Atau dengan kata lain, menemukan lubang dalam penceritaan. Setidaknya ada dua
perkara yang mengusik ketenangan diri ini: 1) tidak adanya foto Dilaila I, dan
2) Jefri yang bolak-balik bertindak konyol. Saya tahu ini sengaja dilakukan
oleh si pembuat film demi memperumit kasus hilangnya Dilaila I. Namun,
alih-alih meningkatkan rasa penasaran yang sudah terbentuk, saya justru gemas
bukan kepalang. Apakah Dilaila I adalah seseorang yang menjunjung tinggi
privasi sampai-sampai dia tidak mempunyai akun di media sosial? Apabila ini
terjadi di masa lampau dimana akses ke teknologi masih terbilang sulit, alasan “aku tidak mempunyai foto istriku di rumah
ini” tentu masih dapat diterima. Tapi di era dimana keranjingan gawai bukan
lagi sesuatu yang mengherankan, alasan semacam ini jelas menimbulkan keheranan kecuali Dilaila I memang enggan difoto oleh orang lain. Saya mendadak pening kliyengan
begitu menyadari bahwa internet seolah dianggap tidak ada oleh Misteri Dilaila dan kemudian kian
menjadi-jadi setiap kali melihat Jefri. Sosoknya jauh dari kata simpatik akibat
akting Zul Arifin yang terlampau meledak-ledak serta keputusan-keputusannya
yang ajaib. Apakah Jefri sebegitu tidak bisanya berpikir jernih sehingga dia
berkali-kali meninggalkan petunjuk penting tanpa penjagaan yang layak? Saat ini
terjadi untuk pertama kalinya, saya masih berusaha memaklumi kondisinya. Tapi saat
kembali terjadi untuk kali kedua, saya pun hanya bisa mengucap “Astaghfirullah, Jefriii... Kebangetan!”
Persoalan yang meradang Misteri Dilaila ini nyatanya memang kian
tak terkontrol seiring berjalannya durasi. Saya yang sudah menghirup minyak
angin agar tetap sadar di kursi bioskop seolah ingin mengibarkan bendera putih
saat melihat salah satu karakter tiba-tiba berlagak seperti orang gila hanya
untuk menegaskan bahwa dia jahat, lalu latar belakang sang villain pun dijabarkan seadanya yang membuat segala misteri –
apalagi kemunculan hantu – di film sukar untuk diterima. Saat kemudian film mengakhiri narasi dengan cara “sok
misterius”, saya seketika ingin berkomentar julid terhadap netizen Malaysia yang memberinya nilai 11/10. Baik versi pertama
yang mengambil pendekatan psychological
thriller maupun versi kedua yang menekankan pada horor, sama-sama bikin minyak
angin terasa seperti penyelamat akibat kepala yang nyut-nyutan. Saya jelas urung
dibikin mindblown karena perfilman
Indonesia sudah memiliki Kala (2007),
Pintu Terlarang (2009), sampai Belenggu (2012) yang jauh lebih
kompeten. Kalaupun pada akhirnya dibikin mindblown,
maka itu karena otak saya meledak akibat tak sanggup mencerna logika berceritanya yang penuh dengan penggampangan.
Duh.
This comment has been removed by the author.

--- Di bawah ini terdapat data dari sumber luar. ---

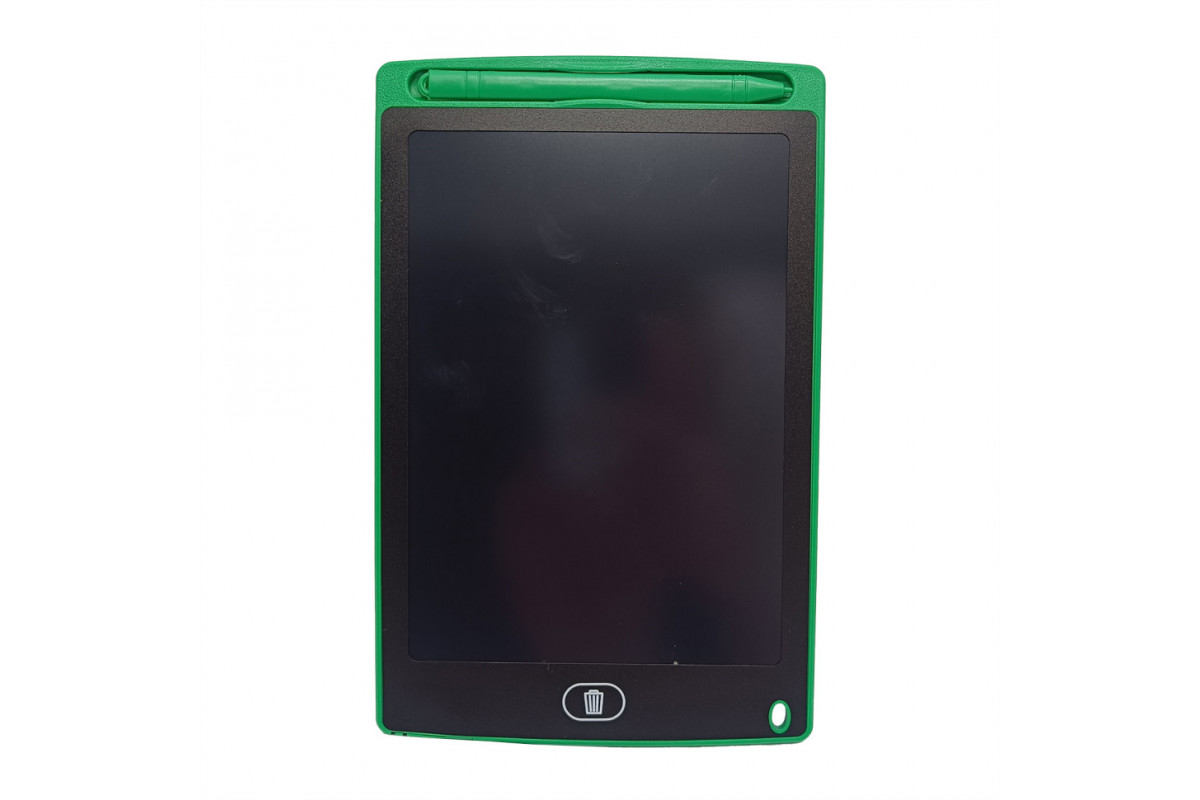 Дитячий ігровий планшет для малювання LCD екран "Месники" ZB-101 Green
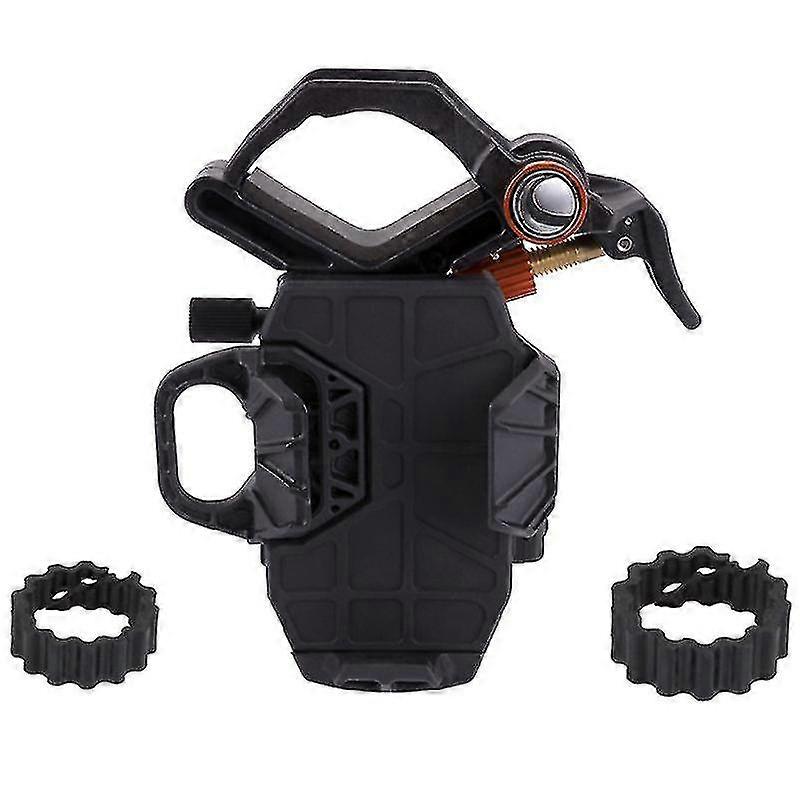 3-Achsen Smartphone Adapter, Schwarz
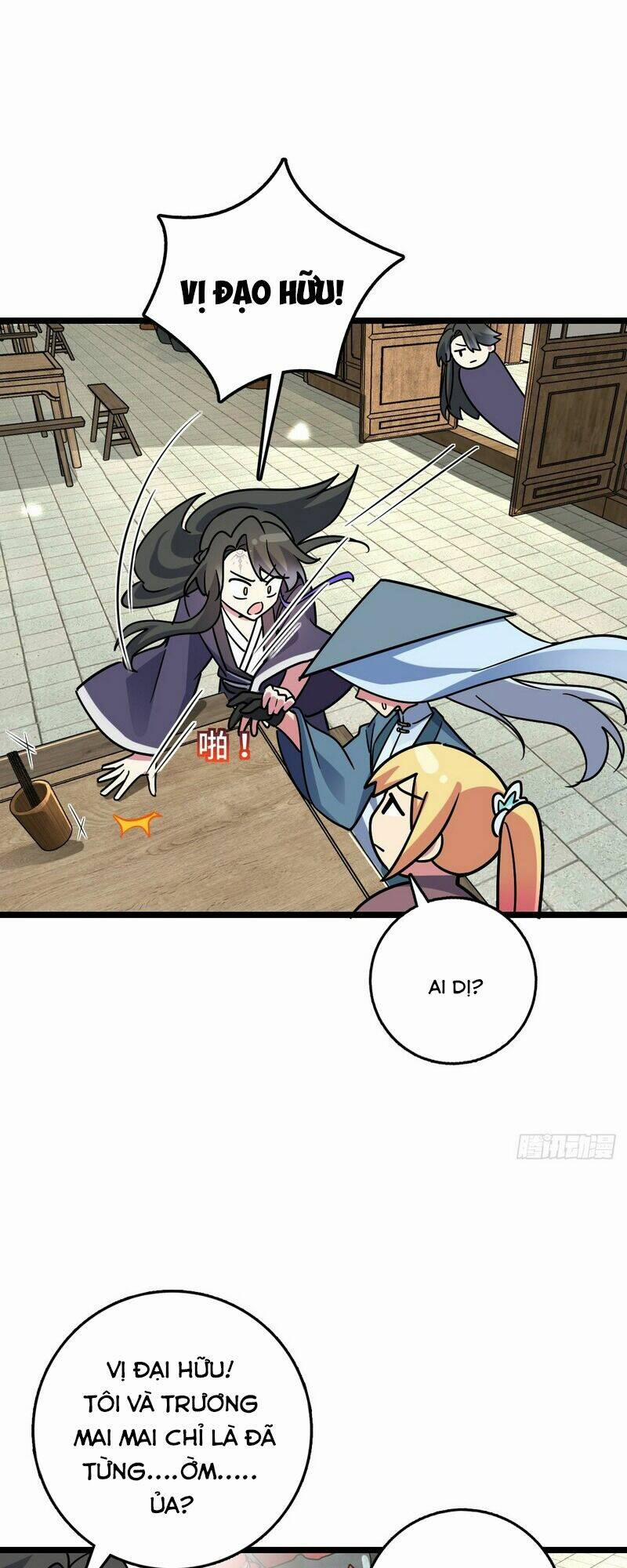 Sư Phụ Của Ta Mỗi Khi Đến Đại Nạn Mới Đột Phá 89 trang 64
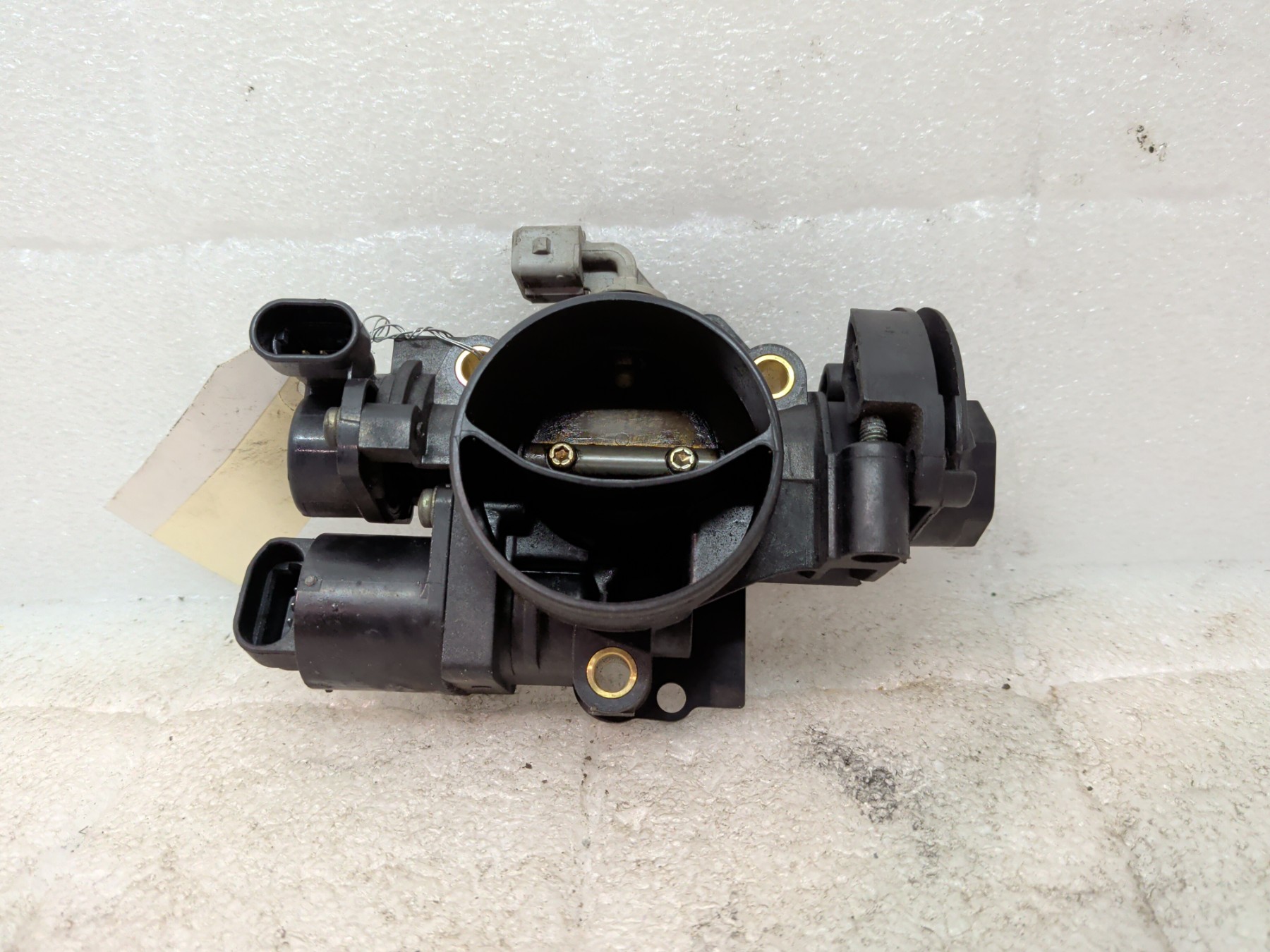 Boitier papillon peugeot 206 phase 1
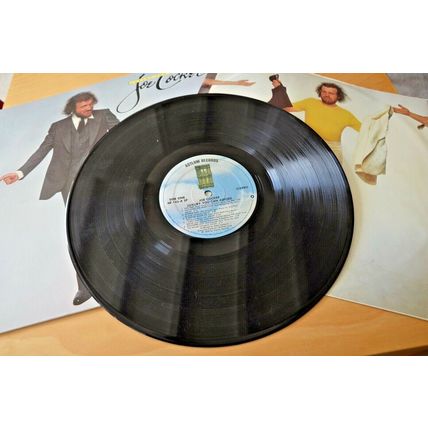 JOE COCKER Luxury You Can Afford LP vinyl record 1978 ROCK BLUES Whiter Shade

ReplyDeleteLumayan banyak sih kemiripan dengan film Vanishing Act (1986) produksi Inggris hampir 80%, premisnya lumayan mirip sih, istri hilang terus suami ragu itu istrinya atau bukan , anjing diganti kucing, pendeta diganti Ustadz dan lain sebagainya, mungkin sineas Malaysia harus banyak belajar dari sineas Indonesia 😅😅😅
ReplyDeleteBakal ulas film MatiAnak Derby Romero kah?
Itulah mengapa saat netizen di sana memuji setinggi langit rasanya ingin aku sahut: maaf, Indonesia sudah diberi sajian yang lebih bagus oleh Joko Anwar sejak satu dekade lalu. Hahaha.
DeleteMatiAnak kemungkinan bakal skip, nggak nonton. Lagi banyak agenda ke luar kota nih jadi mesti curi-curi waktu buat nonton :(
mantap gan infonya dan salam sukses selalu
ReplyDeletebagus bos artikelnya dan menarik
ReplyDeletekeren mas buat infonya da semoga bermanfaat
ReplyDeleteok sob infonya dan salam kenal
ReplyDeletesengangat terus ngeblognya mazz..
ReplyDeletemakasih gan buat infonya dan semoga bermanfaat
ReplyDeletebagus bos artikelnya dan menarik
ReplyDeletekeren mas buat infonya dan salam sukses selalu
ReplyDeleteok mantap sob buat infonya dan salam kenal
ReplyDeleteMenarik sekali, perlu saya coba ini..
ReplyDeletekebetulan lagi cara tentang hal ini.